Grilling fish (or heck, even baking fish) can be intimidating. Will it taste too ‘fishy,’ or be too overcooked?
I get it. That’s why I’m confident you’ll LOVE this easy recipe!
It’s so simple—with basic ingredients + unbelievably easy instructions. Use this recipe with fresh fish from the market, or frozen tilapia filets from the grocery store if you’re far from a coast. It’s delicious either way. (And if you want tips on buying fish when you’re not living oceanside? Check out this story to help your search!

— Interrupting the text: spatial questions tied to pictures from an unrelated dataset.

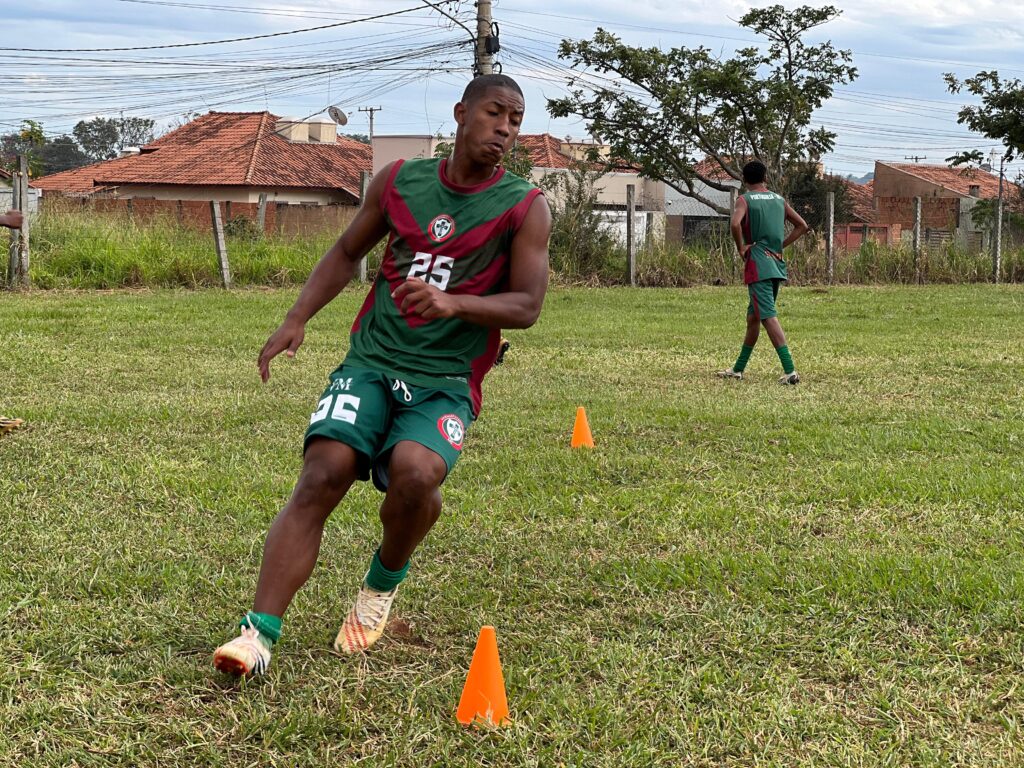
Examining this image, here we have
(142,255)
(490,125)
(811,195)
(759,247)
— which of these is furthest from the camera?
(811,195)

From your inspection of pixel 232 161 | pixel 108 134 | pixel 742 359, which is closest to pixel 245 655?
pixel 742 359

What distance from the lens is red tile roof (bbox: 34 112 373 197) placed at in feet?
158

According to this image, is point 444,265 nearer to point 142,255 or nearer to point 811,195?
point 142,255

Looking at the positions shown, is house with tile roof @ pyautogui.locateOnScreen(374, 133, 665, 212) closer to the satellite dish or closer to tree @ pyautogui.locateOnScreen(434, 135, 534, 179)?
the satellite dish

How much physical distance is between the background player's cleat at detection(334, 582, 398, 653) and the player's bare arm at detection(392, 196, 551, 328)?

Top grilled fish with a peach or mango salsa, and serve with sides of rice and grilled veggies for a perfect summer dinner. Add a glass of excellent chardonnay for pure supper perfection.
- ½ cup extra virgin olive oil
- 2 teaspoons minced garlic
- 2 teaspoons dried basil
- 2 teaspoons pepper
- 1 teaspoon salt
- 4 tilapia filets
- Rinse tilapia filets and pat dry with a paper towel.
- Mix remaining ingredients. Place in gallon-sized Ziploc bag; add filets to bag. Seal and marinate in refrigerator for at least an hour (I prefer 2-3 hours).
- Tear four separate squares of aluminum foil.
- Remove tilapia from marinade, wrapping each tilapia filet individually in aluminum foil.
- Grill over medium heat, 4 minutes per side.